**Extracted entries**
┌──
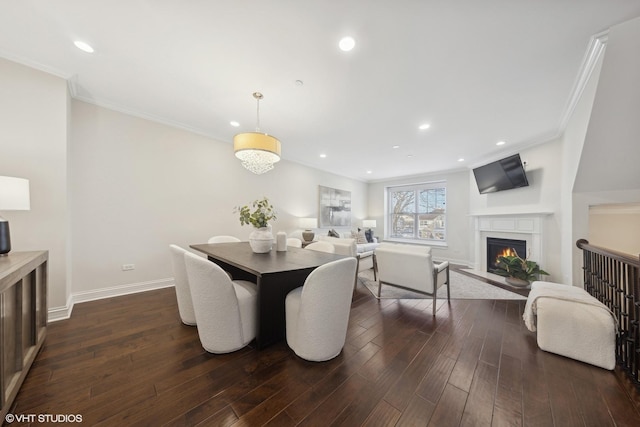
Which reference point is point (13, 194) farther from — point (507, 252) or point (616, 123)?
point (507, 252)

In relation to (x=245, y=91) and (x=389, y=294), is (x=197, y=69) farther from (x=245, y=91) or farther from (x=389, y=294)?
(x=389, y=294)

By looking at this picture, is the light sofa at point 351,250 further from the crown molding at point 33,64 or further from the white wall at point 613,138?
the crown molding at point 33,64

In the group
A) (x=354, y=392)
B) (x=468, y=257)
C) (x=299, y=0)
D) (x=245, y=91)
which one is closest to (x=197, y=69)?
(x=245, y=91)

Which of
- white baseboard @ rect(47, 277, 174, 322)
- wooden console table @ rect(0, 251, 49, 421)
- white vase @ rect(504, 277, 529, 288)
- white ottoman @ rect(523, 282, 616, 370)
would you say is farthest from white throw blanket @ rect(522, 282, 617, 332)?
white baseboard @ rect(47, 277, 174, 322)

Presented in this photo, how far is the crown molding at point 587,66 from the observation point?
5.62ft

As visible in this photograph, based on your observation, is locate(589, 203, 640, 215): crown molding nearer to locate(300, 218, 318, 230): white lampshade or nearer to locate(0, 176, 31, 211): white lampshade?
locate(300, 218, 318, 230): white lampshade

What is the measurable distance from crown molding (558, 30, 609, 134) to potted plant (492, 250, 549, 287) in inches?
94.4

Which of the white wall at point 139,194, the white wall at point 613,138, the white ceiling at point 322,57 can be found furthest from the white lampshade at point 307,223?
the white wall at point 613,138

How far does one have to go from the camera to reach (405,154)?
4695 mm

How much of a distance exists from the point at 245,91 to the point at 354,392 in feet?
10.2

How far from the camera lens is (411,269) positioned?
2.67m

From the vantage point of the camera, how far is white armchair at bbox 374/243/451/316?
2.55m

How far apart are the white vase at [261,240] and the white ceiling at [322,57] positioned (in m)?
1.70

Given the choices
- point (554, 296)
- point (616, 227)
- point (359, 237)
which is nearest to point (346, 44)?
point (554, 296)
└──
**The task**
Print the stretch from the line containing "How far from" through the end of the entries, word for word and with nothing added.

**Exercise response**
How far from the camera lens is (411,269) positioned?
2.67m

From the vantage point of the camera, how far is white armchair at bbox 374/243/451/316?
2.55m

How far apart are the white vase at [261,240] and the white ceiling at [322,57] positioned (in m)?
1.70

Given the choices
- point (554, 296)
- point (616, 227)
- point (359, 237)
which is nearest to point (346, 44)?
point (554, 296)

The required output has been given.